San Diego Renters and Thier Benefactors
The cost of renting in San Diego has now become a personal trap of preventing instead of facilitating future homeownership. For a majority of people, renting used be a temporary condition where future homeowners would save up down payments to purchase their own homes.
Not so much now with rents far exceeding the typical monthly cost of homeownership. There is little opportunity to save for their own future home purchase. This also presents a conundrum of sorts for future growth and stability of the communities that make up San Diego.
Here we have some of the lowest interest rates in over a decade and so many would be first-time Buyers are now caught in the position of living pay check to pay check with little ability to save for a down payment. As real estate professionals, we know all too well that when the first levels of homeownership become stagnant or immobile, that it affects negatively on those that would like to be move up buyers.
We have also seen where this condition ultimately has a negative effect on home values. Just the opposite is happening today with home values continually increasing because available housing supply has been greatly diminished and builders can not afford to provide the affordable housing so much needed today to fill the need. Land costs and building fees keep going up in direct relationship to the increasing home values caused by an unbalanced supply and demand.

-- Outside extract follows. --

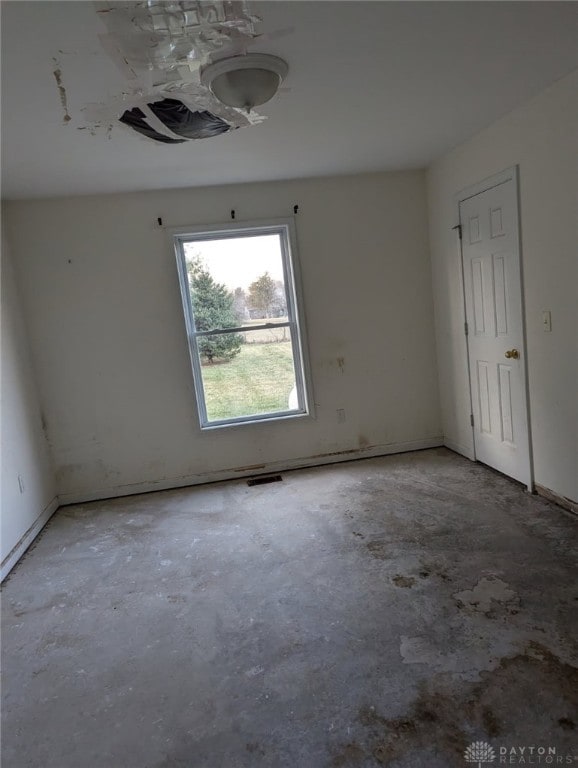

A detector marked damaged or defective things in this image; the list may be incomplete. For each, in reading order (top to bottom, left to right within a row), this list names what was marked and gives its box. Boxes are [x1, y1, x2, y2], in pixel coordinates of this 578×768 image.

damaged ceiling plaster [82, 1, 286, 144]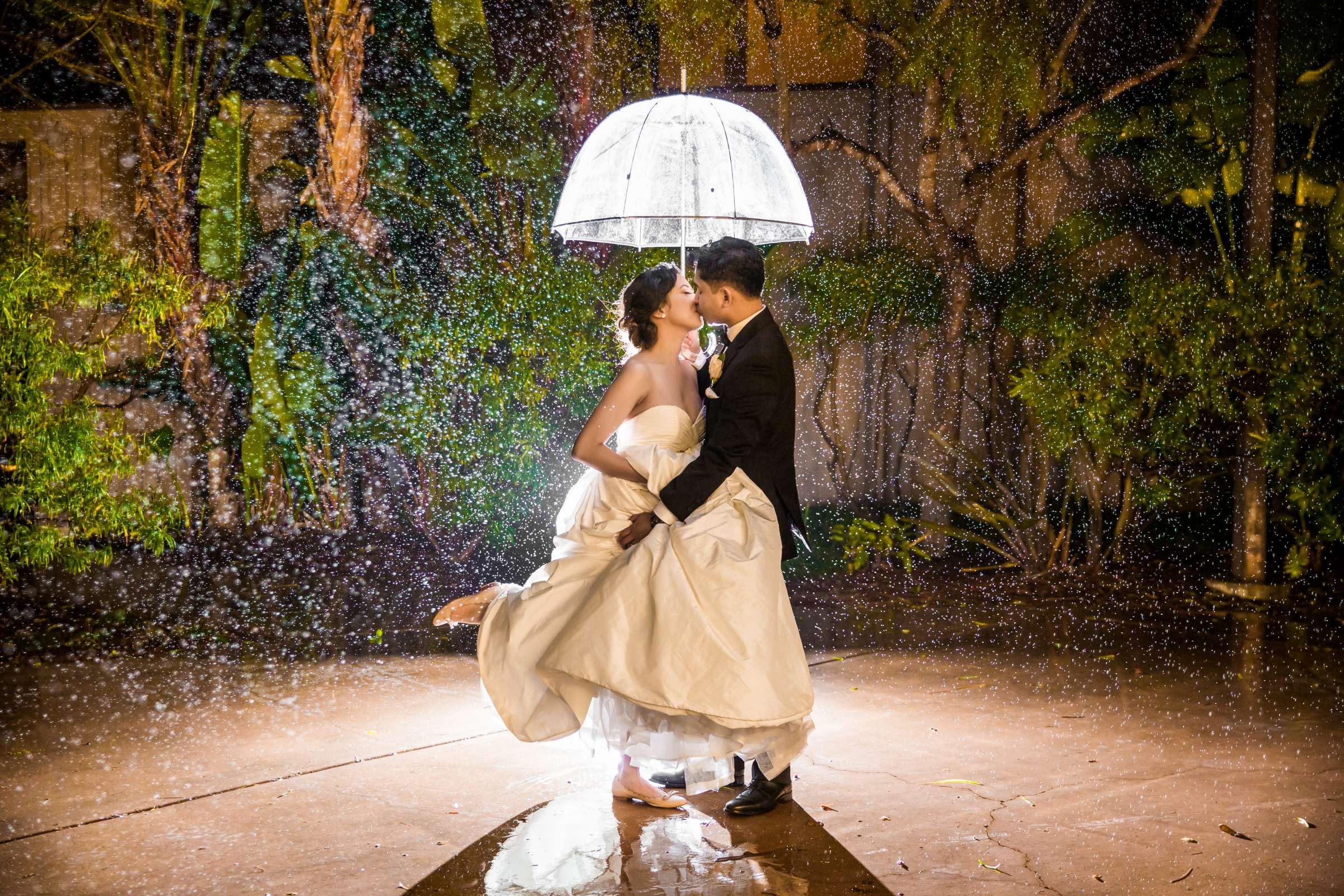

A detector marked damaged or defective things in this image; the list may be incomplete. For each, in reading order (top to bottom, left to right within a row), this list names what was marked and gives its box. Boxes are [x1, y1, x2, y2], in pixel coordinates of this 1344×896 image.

While there are certainly lots of winners in the above scenario, most renters, and future homeowners are not among them. Their benefactor landlords are doing quite well, however. Fewer homes available to buy means more will be trapped the rent cycle in the years to come. And the ultimate issue is fast becoming that affordable rents have all but disappeared and more and more financial resources are required just to afford basic housing.
I wish I had an answer but the situation seems to have a life all of its own.